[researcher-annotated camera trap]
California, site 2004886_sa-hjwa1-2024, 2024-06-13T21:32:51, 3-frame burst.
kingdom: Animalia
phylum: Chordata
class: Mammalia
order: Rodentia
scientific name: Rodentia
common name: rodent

********************

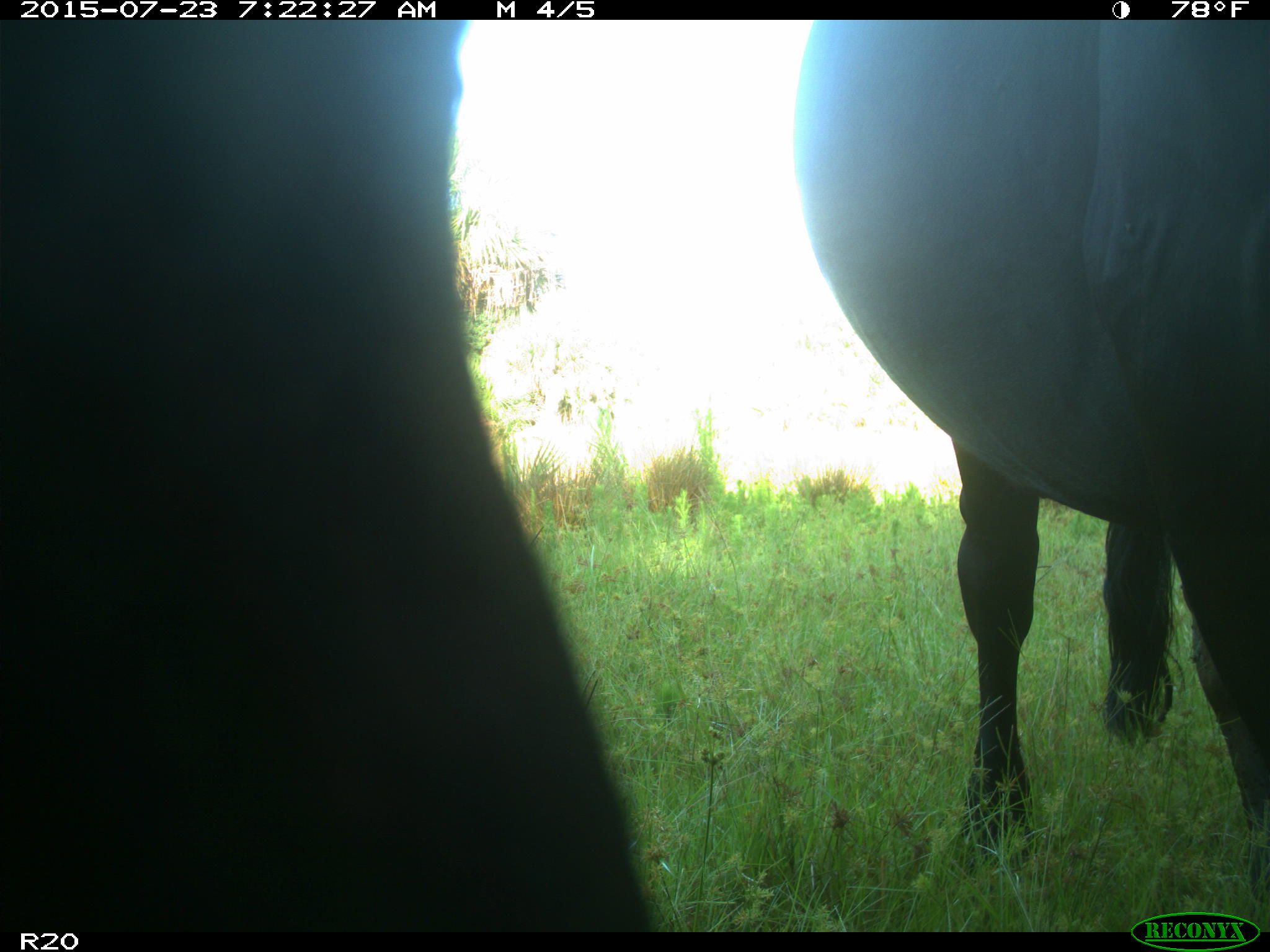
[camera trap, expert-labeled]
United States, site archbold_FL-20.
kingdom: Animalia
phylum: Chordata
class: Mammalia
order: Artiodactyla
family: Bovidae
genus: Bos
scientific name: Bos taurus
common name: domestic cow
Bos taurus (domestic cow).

********************

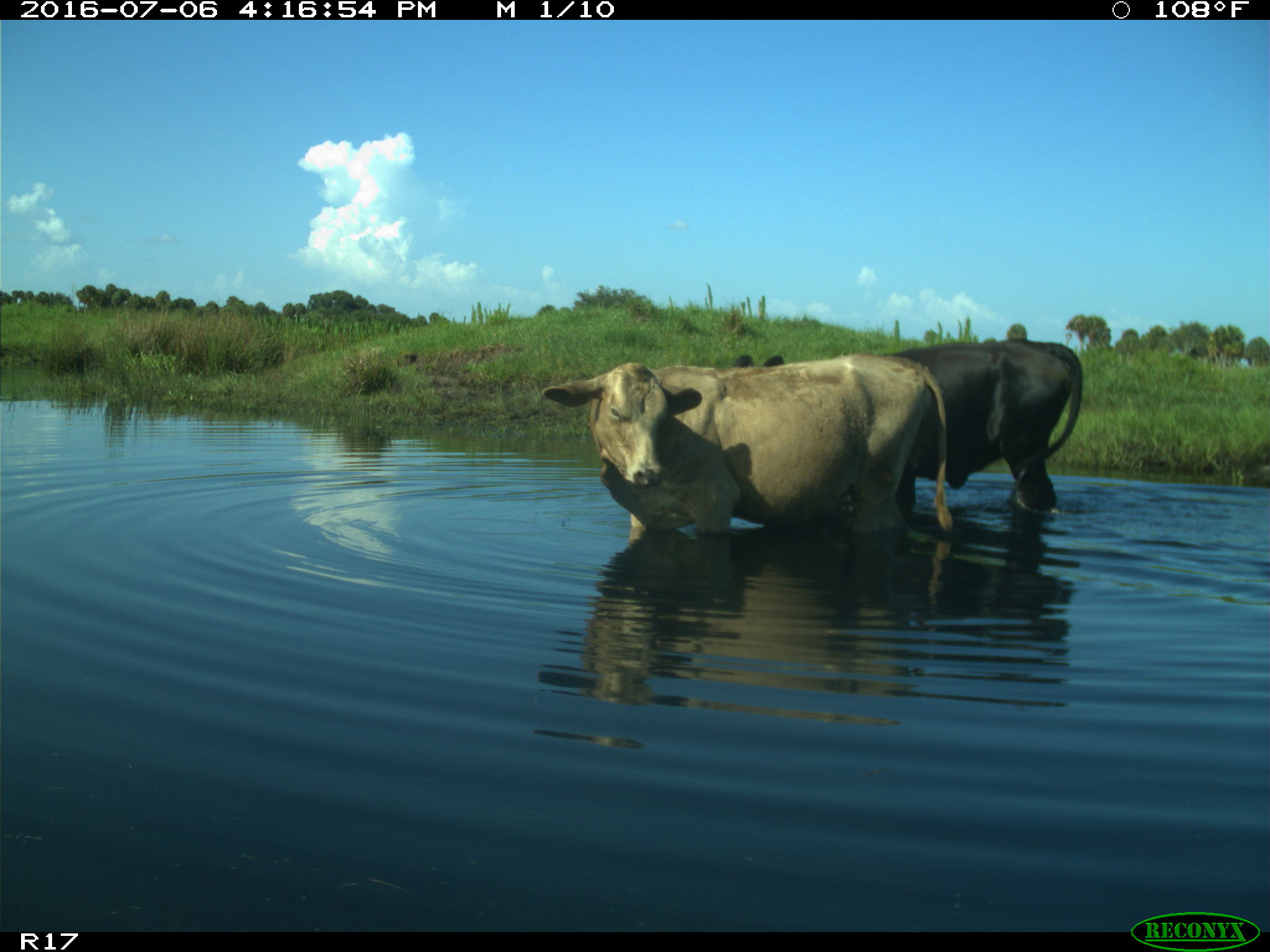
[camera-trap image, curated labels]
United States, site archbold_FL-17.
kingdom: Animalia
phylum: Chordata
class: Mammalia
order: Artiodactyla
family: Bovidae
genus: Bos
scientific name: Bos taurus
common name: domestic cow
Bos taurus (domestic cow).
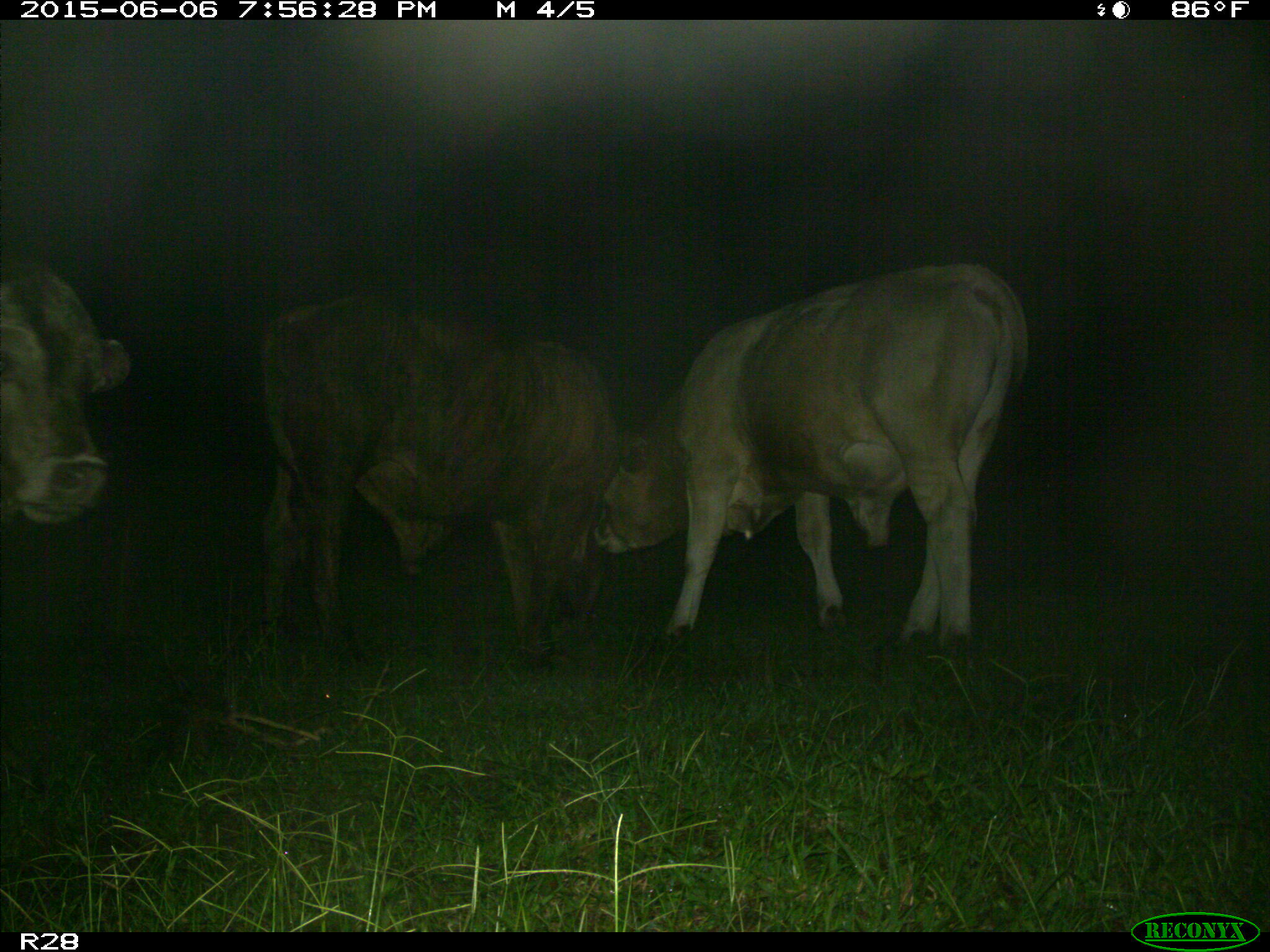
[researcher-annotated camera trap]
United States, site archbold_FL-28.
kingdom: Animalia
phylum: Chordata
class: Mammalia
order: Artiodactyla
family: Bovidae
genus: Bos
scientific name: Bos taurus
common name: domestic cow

********************

_REQUIRED WORK_
The expected answer is only a number: the count of lines in this listing that contain the string "camera".

_SOLUTION_
4